The term “probe” as used herein refers to an oligonucleotide comprising a nucleic acid sequence of variable length for the detection of identical, similar, or complementary nucleic acid sequences by hybridization.

The term “molecular beacon” as used herein refers to a small stem-loop or hairpin structure of short DNA having a fluorophore moiety attached to one end and a quencher moiety attached to the other end, which is widely used for real-time detection of specific RNA/DNA sequences. The GC rich stem enables the quencher and fluorophore to remain in proximity for efficient quenching in the absence of a complementary sequence to the stem sequence. Upon hybridization to a complementary sequence, an MB probe opens into an elongated conformation, and fluorescence can be detected. For multiple types of DNA logic gates, different fluorophores can be conjugated to MBs for each type of the gate, and different quenchers according to the fluorophores. In the invention disclose here, molecular beacon probes are for output readout. In these DNA molecular computing designs, inputs and outputs correspond to nucleic acid sequences. The output is a new nucleic acid sequence generated after computing all inputs, and it can be detected using a complementary DNA oligonucleotide tagged with a fluorophore and a quencher at its opposite termini, known as a molecular beacon (MB) probe. In the absence of a complementary output, MB is in a hairpin conformation, which keeps the fluorophore near the quencher, ensuring a low fluorescence. Upon the binding of MB to its complement, it stretches and distances the fluorophore from the quencher, enhancing the fluorescence signal. Therefore, MB helps in transducing the nucleic acid output to a fluorescence signal and easily monitoring the molecular computing readout. In this laboratory experiment, high fluorescence intensity was interpreted as digital output 1 and low fluorescence as digital output 0.

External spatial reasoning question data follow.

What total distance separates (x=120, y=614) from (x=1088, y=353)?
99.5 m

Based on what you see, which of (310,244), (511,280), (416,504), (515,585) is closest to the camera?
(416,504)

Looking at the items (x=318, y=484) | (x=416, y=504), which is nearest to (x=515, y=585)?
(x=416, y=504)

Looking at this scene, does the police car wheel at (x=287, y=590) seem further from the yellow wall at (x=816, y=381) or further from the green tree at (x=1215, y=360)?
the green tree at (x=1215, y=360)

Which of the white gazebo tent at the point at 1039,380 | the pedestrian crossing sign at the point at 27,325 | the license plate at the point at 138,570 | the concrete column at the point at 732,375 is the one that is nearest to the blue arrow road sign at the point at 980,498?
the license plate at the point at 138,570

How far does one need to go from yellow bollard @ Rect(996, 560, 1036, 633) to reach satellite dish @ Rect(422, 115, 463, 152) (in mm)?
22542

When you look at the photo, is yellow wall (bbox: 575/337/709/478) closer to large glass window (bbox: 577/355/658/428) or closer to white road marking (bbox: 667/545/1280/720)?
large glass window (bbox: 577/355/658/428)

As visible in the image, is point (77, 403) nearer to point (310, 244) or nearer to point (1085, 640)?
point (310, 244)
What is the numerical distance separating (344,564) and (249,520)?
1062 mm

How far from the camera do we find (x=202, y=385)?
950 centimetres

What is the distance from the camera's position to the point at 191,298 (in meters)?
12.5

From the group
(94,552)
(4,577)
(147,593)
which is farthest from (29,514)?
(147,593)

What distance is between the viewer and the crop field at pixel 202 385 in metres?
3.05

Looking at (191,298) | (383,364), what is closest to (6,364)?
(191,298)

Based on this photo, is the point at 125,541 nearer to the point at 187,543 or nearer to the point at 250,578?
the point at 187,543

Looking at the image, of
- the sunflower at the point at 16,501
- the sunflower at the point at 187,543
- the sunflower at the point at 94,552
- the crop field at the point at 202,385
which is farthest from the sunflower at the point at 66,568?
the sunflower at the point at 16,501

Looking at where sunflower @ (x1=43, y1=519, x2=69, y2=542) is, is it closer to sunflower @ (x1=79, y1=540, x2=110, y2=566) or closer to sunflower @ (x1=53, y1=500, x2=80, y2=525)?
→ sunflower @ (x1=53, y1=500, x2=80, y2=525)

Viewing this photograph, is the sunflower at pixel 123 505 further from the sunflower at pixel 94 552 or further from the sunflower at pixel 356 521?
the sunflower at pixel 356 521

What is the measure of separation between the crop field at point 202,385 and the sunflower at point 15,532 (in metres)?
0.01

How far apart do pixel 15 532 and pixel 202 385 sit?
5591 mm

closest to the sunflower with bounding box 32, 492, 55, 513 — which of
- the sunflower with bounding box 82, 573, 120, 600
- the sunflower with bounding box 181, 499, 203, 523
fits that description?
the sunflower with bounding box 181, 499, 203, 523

The term “hybridization” as used herein refers to the process of association of two nucleic acid strands to form an anti-parallel duplex stabilized by means of hydrogen bonding between residues of the opposite nucleic acid strands. The terms “hybridizing” and “binding”, with respect to polynucleotides, are used interchangeably and is meant the formation of A-T and C-G base pairs between the nucleotide sequence of a fragment of a segment of a polynucleotide and a complementary nucleotide sequence of an oligonucleotide. By complementary is meant that at the locus of each A, C, G or T (or U in a ribonucleotide) in the fragment sequence, the oligonucleotide sequence has a T, G, C or A, respectively. The hybridized fragment/oligonucleotide is called a “duplex.” The term “hybridize to” as used herein refers to the binding and duplexing a nucleic acid molecule preferentially to a particular nucleotide sequence under stringent conditions.